India-focussed Swiss private equity firm BTS Investment Advisors plans to launch two private equity funds, each in the range of $200 million to $300 million, over the next two years according to India's Business Standard. BTS has two existing funds with a total of about $100 million under management.
Australian investment manager AMP Capital has appointed Xiao Wei as co-head of infrastructure Asia. Wei will be based in Beijing and source opportunities for the AMP Capital Asian Giants Infrastructure Fund, which hopes to raise $750 million for investments mainly in India and China.
New York-headquartered private equity firm Quadrangle Group is expanding its operations to Asia with the opening of a Hong Kong office. Managing principal Edward Sippel is moving from New York to lead the office.
Middle East and South Asia-focussed private equity and real estate firmHBG Holdings has hired Razak Dawood, Pakistan's trade and industry minister from 1999 to 2002. Dawood will advise the Dubai-headquartered firm on its investments in South Asia.
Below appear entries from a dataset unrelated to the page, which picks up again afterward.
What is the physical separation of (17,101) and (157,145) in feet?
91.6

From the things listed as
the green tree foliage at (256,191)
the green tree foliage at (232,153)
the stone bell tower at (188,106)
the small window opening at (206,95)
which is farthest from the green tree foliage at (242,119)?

Two partners at US venture firm Charles River Ventures, Swapnil Shah and Devdutt Yellurkar, are to shift their focus to Indian investments, according to a spokeswoman for the firm. The spokeswoman declined to comment on reports in India's Economic Times that Charles River was raising a $150 million India-dedicated fund as well as opening offices in Bangalore and Mumbai.
Liu Lefei, chief investment officer of China Life Insurance Company, a Beijing-based insurer, will succeed Au Ngai as chief executive of the Bohai Industry Investment Fund, China's pioneer domestic private equity fund, according to The Wall Street Journal.